Throwing the comforter back, she stretched where she lay, rolling over from her back onto her stomach, and reached for her comms device. Instead she found a folded note next to a small plate with some medicine on it and a full glass of water. Squinting, she opened the paper and read the familiar hand writing.

"Mornin' Andi. Take these for the headache. Prior."

Prior.

Reading his name had Andi looking frantically around her room for him, half expecting him to be sitting in a chair in the corner, or out on her patio watching the sunrise. But she wasn't even sure he'd been there over night. She recalled drinking by a fire on the beach. She recalled laughing and flirting. She recalled stumbling back up the beach once the wine was gone. But she couldn't recall anything past that. Or at least nothing whole. Nothing she could use to piece the evening together.

Maybe he'd put her in bed after that? She was wearing her night clothes, so maybe she'd gotten dressed in them and just gone to sleep?

Gods, please let me have gone to sleep.

She pulled herself into a sitting position on her bed, her back to the sun, and took the medication as directed. They were just pain relievers but she welcomed the sweet numbing feeling they brought to her throbbing head. Moving from her bed, she went to secretary in the corner of the room and pulled out the middle drawer, revealing a small stash of marijuana she'd picked up before leaving Terminus as well as her sherlock pipe. She loaded a small bowl, enjoying the lightness that followed shortly after partaking, and replaced everything when she was finished. Next stop: a shower.

Hot water cascaded from the ceiling as she stepped into the stone and glass enclosure and she bit her lip lightly at the heat. It was a welcomed reminder to her and she stepped fully underneath the streams, closing her eyes lightly. In the same instant, she was hit with flashes of tangled limbs, skin pressed to skin and nails digging into whatever they could find. Her breath caught in her throat as a giant wave of emotion flooded every inch of her body. If she hadn't already been warmed by the water in the shower, she'd have thought she was hot with fever because of the temperature to which her blood rose. Every inch of her ached but not painfully. No, it was longing.

And just as quickly as it came, it was gone: the feeling, the images, the emotion. All of it was gone and she was left feeling hollow and empty and just exhausted.

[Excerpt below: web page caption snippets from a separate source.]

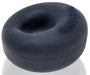 Cockring Silicone Bigger Ox Noir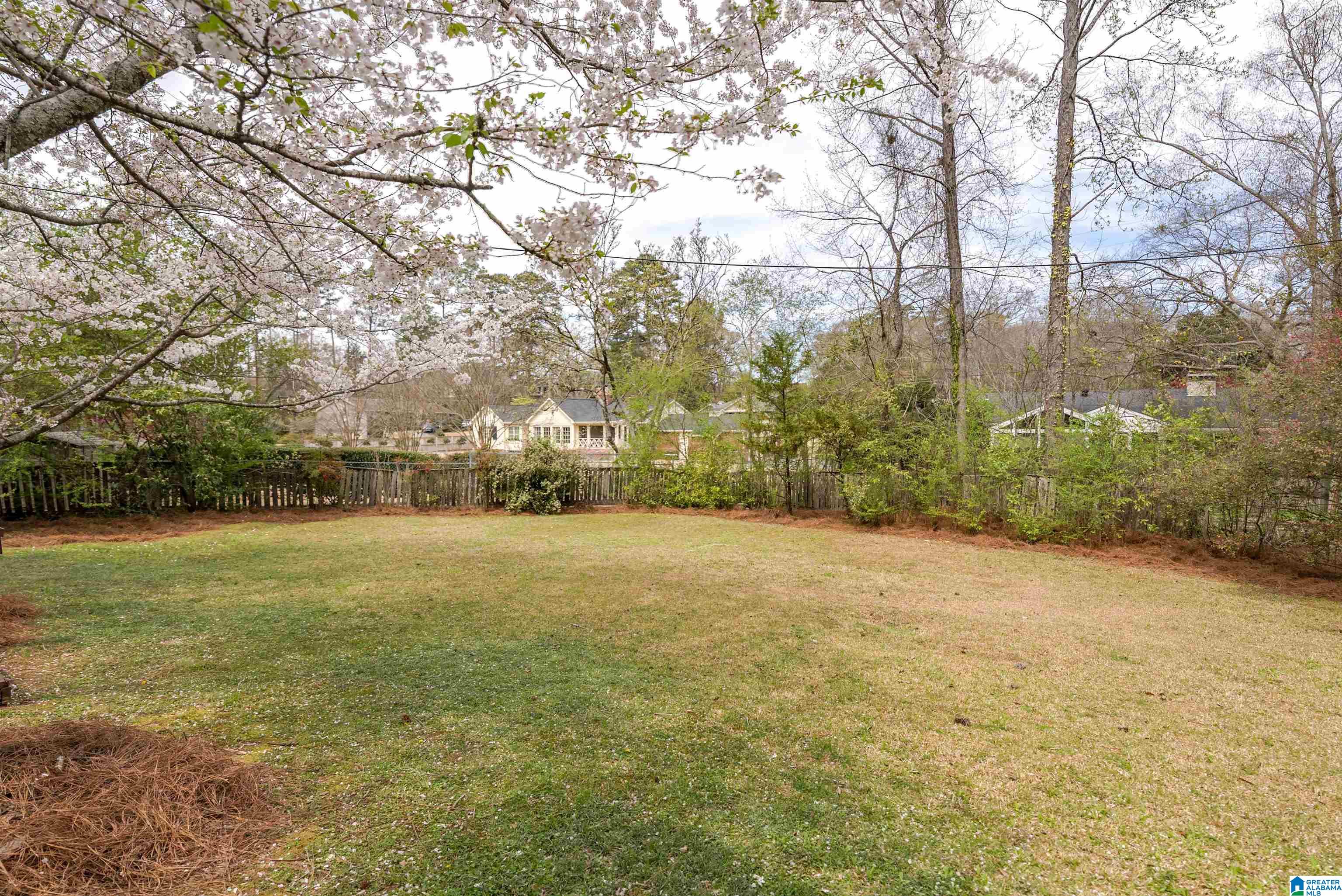 4100 Winston Way Birmingham, AL 35213 - Photo 44 of 56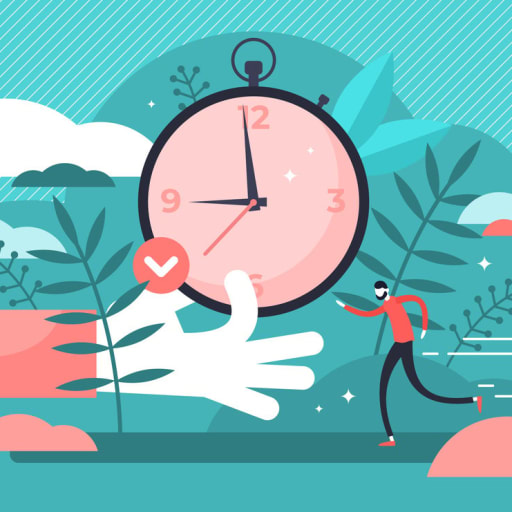 Preview image for post: Best Employee Time Tracking Systems for Teams of Any Size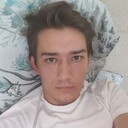 ���������� ����, ���� ������� �����, 28 ���, ������������ ��� ������, ����� � ���������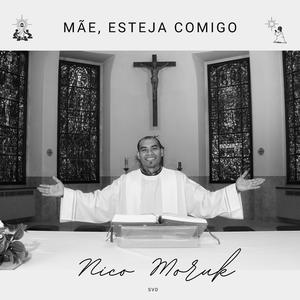 Mãe, Esteja Comigo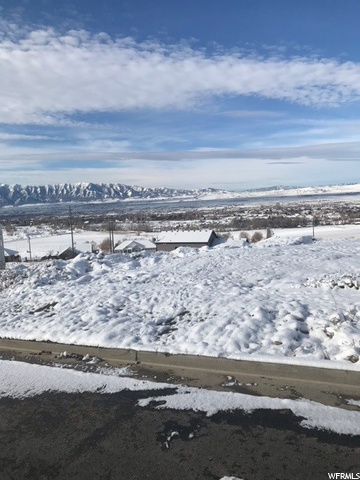 2529 N 2300 E #49, North Logan, UT 84341 — photo 5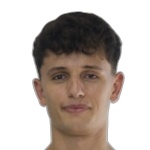Джулио Мартини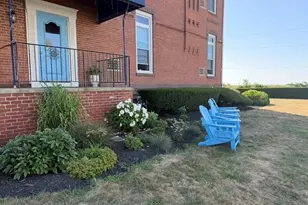 1 Peck Ave, West Haven, CT 06516 - Photo 12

She stumbled backwards into the stone wall of the shower and pressed her shoulders into the cool surface. It was a shock to her system, much like stepping into the hot water had been, and she struggled to catch her breath. She couldn't feel the passion and the warmth from the events anymore, but she could feel their abscence rooted deep in her chest and it ached.

Slowly she sank to the floor of the shower, crumbling in on herself as she went, and she wept. She didn't fight it this time, not like she'd done so many times before. This time she just let it flow unchecked as the water cascaded over her, naked and afraid on the floor of the shower.

She'd recognized the emotion. She'd recognized the passion. Part of what she felt was hers, but most of it wasn't. It was borrowed. Taken in the heat of the moment and experienced with reckless abandon. Left unchecked, it had consumed her entire being and left her catatonic when it was finished. It was why she couldn't remember Prior leaving, or ever being being there after they left the beach. It was why her head was pounding when she awoke, though part of that was credit the wine as well. It was why her chest ached. It wanted the passion back. It wanted to feel the burning again.

But now that she was left to sit with the knowledge that she'd crossed her own line, she could only wonder one thing: what had she done?